## Turn a native datatype into a dataset

In [1]:
x = [1,2,3,4,5]
y = [0,0,1,0,1]

Implement a class that inherits from `Dataset` and defines `__len__` and `__getitem__`:

In [2]:
import torch.utils.data

class MyDataset(torch.utils.data.Dataset):
    def __init__(self, x, y):
        self.x = x
        self.y = y
        
    def __len__(self):
        return len(self.y)

    def __getitem__(self, i):
        return self.x[i], self.y[i]

In [3]:
dataset = MyDataset(x, y)

## Loop over dataset doing something other than training

In this case, count the number of times each label occurs using python's built in Counter data type

In [4]:
from collections import Counter

label_counter = Counter()

for data, label in dataset:
    label_counter[label] += 1
    
print(label_counter)

Counter({0: 3, 1: 2})


## Consume a dataset (i.e. convert it back to a native datatype)

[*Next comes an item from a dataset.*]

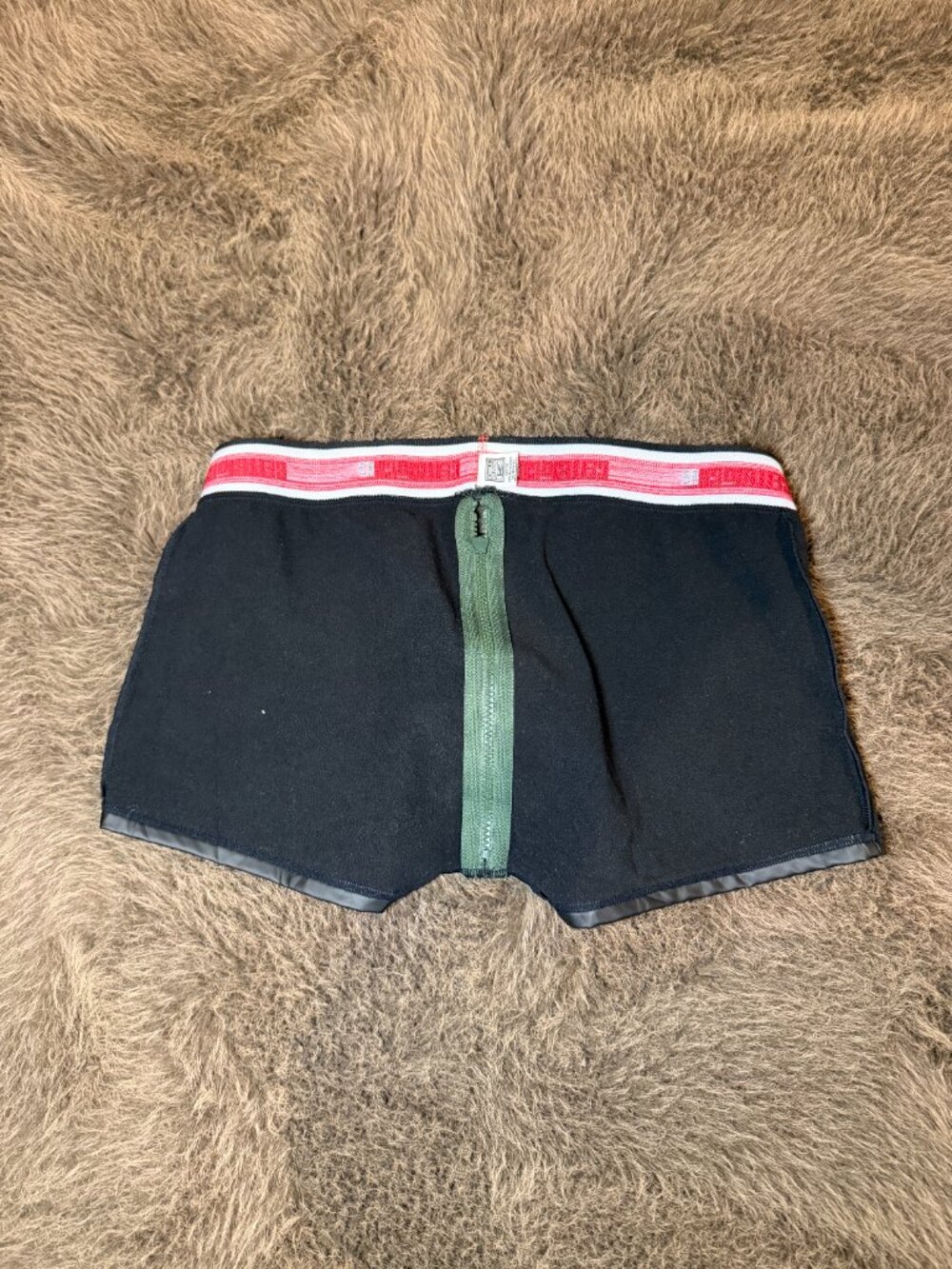 Barcode Berlin Mijail Boxer Black Green NWT Men’s XL Rare 91696 - Picture 11 of 12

`list` gives you a list of (x, y) tuples:

In [5]:
list(dataset)

[(1, 0), (2, 0), (3, 1), (4, 0), (5, 1)]

`list(zip*(dataset))` gives you a list of the `x` values and a list of the `y` (_why_ this works is a long story)

In [6]:
list(zip(*dataset))

[(1, 2, 3, 4, 5), (0, 0, 1, 0, 1)]

Be careful doing things like this with very large dataset.